A learning curve shows the validation and training score/ error of an estimator for varying numbers of training samples. It is a tool to find out how much we benefit from adding more training data and whether the estimator suffers more from a variance error or a bias error. If both the validation score and the training score converge to a value that is too low with increasing size of the training set, we will not benefit much from more training data. In the following plot you can see an example: naive Bayes roughly converges to a low score.
We will probably have to use an estimator or a parametrization of the current estimator that can learn more complex concepts (i.e. has a lower bias). If the training score is much greater than the validation score for the maximum number of training samples, adding more training samples will most likely increase generalization. In the following plot you can see that the SVM could benefit from more training examples.
Fixing High Bias
- When training and testing errors converge and are high
- No matter how much data we feed the model, the model cannot represent the underlying relationship and has high systematic error
- Poor fit
- Poor generalization
A high bias model has few parameters and may result in underfitting. Essentially we’re trying to fit an overly simplistic hypothesis, for example linear where we should be looking for a higher order polynomial. In a high bias situation, training and cross-validation error are both high and more training data is unlikely to help much.
- find more features
- add polynomial features
- increase parameters (more hidden layer neurons, for example)
- decrease regularization
Fixing High variance
- When there is a large gap between the errors
- Require data to improve
- Can simplify the model with fewer or less complex features
Variance is the opposite problem, having lots of parameters, which carries a risk of overfitting. If we are overfitting, the algorithm fits the training set well, but has high cross-validation and testing error. If we see low training set error, with cross-validation error trending downward, then the gap between them might be narrowed by training on more data.
- more training data
- reduce number of features, manually or using a model selection algorithm
- increase regularization
Why does the training accuracy start so high, then suddenly drop?

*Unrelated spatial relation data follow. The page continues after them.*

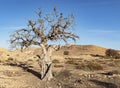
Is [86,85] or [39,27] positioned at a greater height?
[39,27]

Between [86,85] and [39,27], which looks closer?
[86,85]

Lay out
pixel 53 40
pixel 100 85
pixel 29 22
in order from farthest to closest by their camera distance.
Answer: pixel 53 40 → pixel 29 22 → pixel 100 85

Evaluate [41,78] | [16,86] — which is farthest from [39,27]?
[16,86]

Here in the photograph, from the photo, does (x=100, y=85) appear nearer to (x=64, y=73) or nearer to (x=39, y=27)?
(x=64, y=73)

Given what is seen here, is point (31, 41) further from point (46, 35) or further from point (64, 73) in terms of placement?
point (64, 73)

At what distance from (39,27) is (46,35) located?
102 centimetres

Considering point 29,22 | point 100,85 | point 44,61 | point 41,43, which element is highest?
point 29,22

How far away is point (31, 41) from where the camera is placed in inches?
957

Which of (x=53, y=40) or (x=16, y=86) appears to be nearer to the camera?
(x=16, y=86)

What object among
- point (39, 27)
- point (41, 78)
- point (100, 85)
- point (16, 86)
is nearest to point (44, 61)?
point (41, 78)

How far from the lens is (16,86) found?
19.2m

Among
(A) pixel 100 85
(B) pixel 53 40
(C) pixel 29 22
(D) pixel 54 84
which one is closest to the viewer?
(A) pixel 100 85

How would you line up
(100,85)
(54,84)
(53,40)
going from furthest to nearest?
(53,40)
(54,84)
(100,85)

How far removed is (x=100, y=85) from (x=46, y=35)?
306 inches
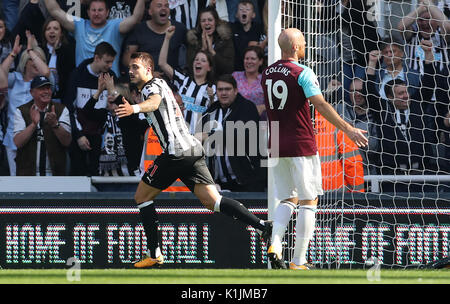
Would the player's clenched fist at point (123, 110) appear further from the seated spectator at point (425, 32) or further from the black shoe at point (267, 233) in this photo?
the seated spectator at point (425, 32)

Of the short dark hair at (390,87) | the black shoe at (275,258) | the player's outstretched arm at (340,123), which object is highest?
the short dark hair at (390,87)

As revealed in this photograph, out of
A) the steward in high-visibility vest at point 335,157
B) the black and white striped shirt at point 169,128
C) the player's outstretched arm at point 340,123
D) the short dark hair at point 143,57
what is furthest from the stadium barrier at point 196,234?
the player's outstretched arm at point 340,123

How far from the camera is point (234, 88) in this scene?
36.8 ft

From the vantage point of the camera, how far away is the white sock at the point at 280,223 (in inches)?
312

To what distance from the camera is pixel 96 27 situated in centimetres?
1185

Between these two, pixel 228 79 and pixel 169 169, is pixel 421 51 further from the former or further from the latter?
pixel 169 169

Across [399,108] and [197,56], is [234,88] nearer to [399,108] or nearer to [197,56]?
[197,56]

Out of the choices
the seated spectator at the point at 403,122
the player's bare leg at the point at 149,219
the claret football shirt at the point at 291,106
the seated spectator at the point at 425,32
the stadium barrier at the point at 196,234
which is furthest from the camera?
the seated spectator at the point at 425,32

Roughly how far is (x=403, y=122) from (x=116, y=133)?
3504 mm

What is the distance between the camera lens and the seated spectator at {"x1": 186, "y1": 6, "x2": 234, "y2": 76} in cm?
1169

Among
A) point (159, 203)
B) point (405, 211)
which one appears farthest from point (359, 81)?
point (159, 203)

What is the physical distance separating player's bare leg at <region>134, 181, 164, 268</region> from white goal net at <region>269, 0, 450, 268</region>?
158cm

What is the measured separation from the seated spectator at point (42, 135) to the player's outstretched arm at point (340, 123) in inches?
183

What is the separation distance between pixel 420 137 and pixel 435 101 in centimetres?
49
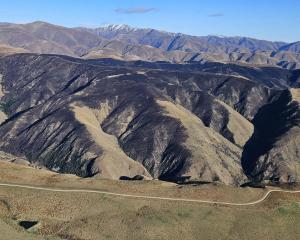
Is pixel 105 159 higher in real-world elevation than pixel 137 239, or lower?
lower

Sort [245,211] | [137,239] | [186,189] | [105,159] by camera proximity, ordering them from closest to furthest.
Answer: [137,239], [245,211], [186,189], [105,159]

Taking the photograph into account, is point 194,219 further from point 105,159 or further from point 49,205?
point 105,159

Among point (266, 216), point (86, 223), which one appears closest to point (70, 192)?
point (86, 223)

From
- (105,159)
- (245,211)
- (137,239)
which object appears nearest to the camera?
(137,239)

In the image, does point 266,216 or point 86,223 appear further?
point 266,216

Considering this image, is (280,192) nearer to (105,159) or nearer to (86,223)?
(86,223)

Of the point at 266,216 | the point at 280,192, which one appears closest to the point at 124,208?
the point at 266,216
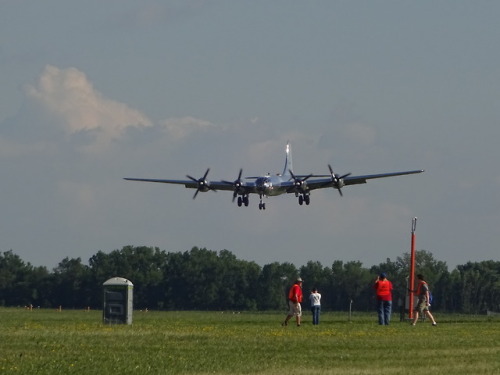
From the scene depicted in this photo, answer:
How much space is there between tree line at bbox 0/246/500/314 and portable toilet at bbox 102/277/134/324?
75.3 meters

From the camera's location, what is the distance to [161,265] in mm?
136750

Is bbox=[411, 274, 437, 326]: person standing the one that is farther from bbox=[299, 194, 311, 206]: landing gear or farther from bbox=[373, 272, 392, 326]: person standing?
bbox=[299, 194, 311, 206]: landing gear

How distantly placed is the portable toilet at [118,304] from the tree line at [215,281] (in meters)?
75.3

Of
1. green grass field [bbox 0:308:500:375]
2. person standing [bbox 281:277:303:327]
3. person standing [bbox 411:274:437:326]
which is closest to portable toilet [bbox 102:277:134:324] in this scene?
green grass field [bbox 0:308:500:375]

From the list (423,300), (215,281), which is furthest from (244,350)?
(215,281)

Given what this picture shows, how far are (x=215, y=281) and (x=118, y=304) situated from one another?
95.2m

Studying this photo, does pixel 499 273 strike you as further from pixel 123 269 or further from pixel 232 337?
pixel 232 337

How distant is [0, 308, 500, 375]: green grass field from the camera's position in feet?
72.5

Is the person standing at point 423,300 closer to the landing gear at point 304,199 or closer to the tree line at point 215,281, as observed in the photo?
the landing gear at point 304,199

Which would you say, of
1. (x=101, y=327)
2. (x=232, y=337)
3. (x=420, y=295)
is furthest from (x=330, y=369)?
(x=420, y=295)

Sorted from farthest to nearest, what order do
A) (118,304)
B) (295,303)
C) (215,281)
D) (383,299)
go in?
(215,281) < (295,303) < (383,299) < (118,304)

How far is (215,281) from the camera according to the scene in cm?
13125

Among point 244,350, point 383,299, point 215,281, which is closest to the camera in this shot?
point 244,350

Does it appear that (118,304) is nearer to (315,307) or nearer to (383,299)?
(315,307)
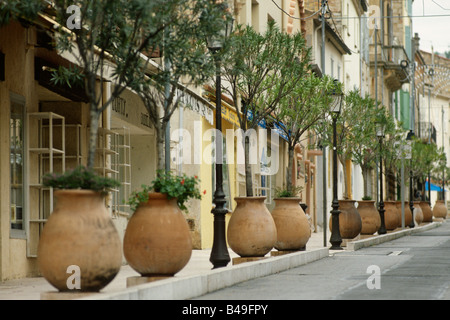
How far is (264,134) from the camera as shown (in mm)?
33125

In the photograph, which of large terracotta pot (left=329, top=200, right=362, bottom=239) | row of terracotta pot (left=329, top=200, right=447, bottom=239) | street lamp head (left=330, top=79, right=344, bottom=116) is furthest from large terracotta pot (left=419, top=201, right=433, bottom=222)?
street lamp head (left=330, top=79, right=344, bottom=116)

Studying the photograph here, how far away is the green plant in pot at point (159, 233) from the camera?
11461 mm

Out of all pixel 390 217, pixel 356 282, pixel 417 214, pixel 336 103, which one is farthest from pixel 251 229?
pixel 417 214

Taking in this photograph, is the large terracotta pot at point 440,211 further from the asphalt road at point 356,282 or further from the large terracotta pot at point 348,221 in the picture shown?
the asphalt road at point 356,282

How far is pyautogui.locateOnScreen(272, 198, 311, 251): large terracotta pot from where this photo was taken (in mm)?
18906

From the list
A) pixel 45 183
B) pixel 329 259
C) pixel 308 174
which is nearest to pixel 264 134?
pixel 308 174

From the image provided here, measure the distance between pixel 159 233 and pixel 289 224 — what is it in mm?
7744

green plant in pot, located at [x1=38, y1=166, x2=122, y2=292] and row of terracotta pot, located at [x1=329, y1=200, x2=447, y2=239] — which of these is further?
row of terracotta pot, located at [x1=329, y1=200, x2=447, y2=239]

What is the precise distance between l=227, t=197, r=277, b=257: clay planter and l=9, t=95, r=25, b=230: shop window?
341cm

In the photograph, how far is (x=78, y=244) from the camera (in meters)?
9.29

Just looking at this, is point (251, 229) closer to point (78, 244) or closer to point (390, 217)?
point (78, 244)

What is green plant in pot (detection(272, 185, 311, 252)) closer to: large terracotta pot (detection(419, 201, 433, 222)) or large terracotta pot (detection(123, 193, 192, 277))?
large terracotta pot (detection(123, 193, 192, 277))

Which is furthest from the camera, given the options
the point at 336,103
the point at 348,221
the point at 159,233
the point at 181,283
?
the point at 348,221
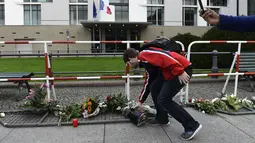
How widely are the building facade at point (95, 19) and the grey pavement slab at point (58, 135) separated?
122 feet

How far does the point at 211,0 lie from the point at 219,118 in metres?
48.5

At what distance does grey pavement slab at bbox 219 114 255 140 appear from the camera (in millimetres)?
4571

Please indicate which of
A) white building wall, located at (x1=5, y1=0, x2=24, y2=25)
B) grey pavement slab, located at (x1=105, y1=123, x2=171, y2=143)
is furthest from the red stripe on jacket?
white building wall, located at (x1=5, y1=0, x2=24, y2=25)

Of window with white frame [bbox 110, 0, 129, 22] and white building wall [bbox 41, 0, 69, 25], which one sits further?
window with white frame [bbox 110, 0, 129, 22]

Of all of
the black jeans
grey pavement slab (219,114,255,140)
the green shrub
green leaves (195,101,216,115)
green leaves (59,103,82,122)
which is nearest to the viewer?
the black jeans

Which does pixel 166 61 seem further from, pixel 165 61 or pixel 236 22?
pixel 236 22

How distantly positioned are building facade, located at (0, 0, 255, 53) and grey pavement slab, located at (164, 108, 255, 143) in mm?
37361

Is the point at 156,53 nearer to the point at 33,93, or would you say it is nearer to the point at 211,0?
the point at 33,93

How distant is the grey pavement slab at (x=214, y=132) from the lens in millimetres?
4172

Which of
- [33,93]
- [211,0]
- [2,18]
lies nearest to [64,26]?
[2,18]

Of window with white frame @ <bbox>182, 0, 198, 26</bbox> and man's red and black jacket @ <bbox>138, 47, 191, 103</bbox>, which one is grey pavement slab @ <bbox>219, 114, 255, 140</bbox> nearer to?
man's red and black jacket @ <bbox>138, 47, 191, 103</bbox>

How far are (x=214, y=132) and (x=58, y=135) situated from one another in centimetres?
257

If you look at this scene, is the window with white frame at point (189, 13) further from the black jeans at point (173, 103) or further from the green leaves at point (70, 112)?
the black jeans at point (173, 103)

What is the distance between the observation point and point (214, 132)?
4520 millimetres
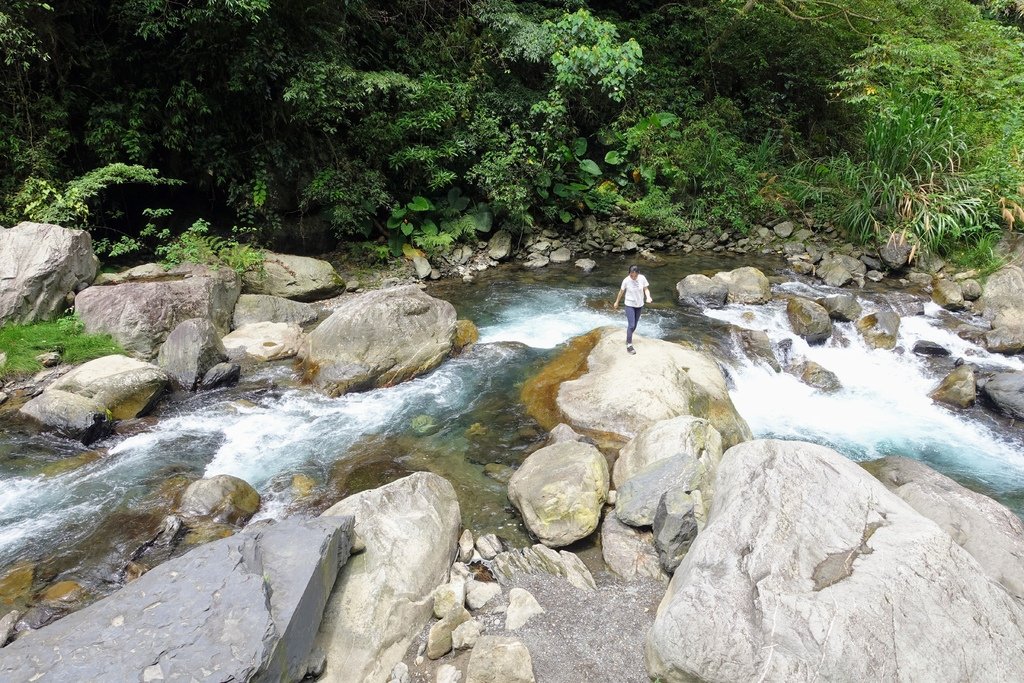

It is normal that your training accuracy goes down when the dataset size grows. Think of it this way: when you have fewer samples (imagine that you have just one, at the extreme) it is easy to fit a model that has good accuracy for the training data, however that fitted model is not going to generalize well for test data. As you increase the dataset size, in general it is going to be harder to fit the training data, but hopefully your results generalize better for the test data.
The Trade-Off
There is no escaping the relationship between bias and variance in machine learning.
- Increasing the bias will decrease the variance.
- Increasing the variance will decrease the bias.
There is a trade-off at play between these two concerns and the algorithms you choose and the way you choose to configure them are finding different balances in this trade-off for your problem
In reality, we cannot calculate the real bias and variance error terms because we do not know the actual underlying target function. Nevertheless, as a framework, bias and variance provide the tools to understand the behavior of machine learning algorithms in the pursuit of predictive performance.
Below are two examples of configuring the bias-variance trade-off for specific algorithms:
- The k-nearest neighbors algorithm has low bias and high variance, but the trade-off can be changed by increasing the value of k which increases the number of neighbors that contribute t the prediction and in turn increases the bias of the model.
- The support vector machine algorithm has low bias and high variance, but the trade-off can be changed by increasing the C parameter that influences the number of violations of the margin allowed in the training data which increases the bias but decreases the variance.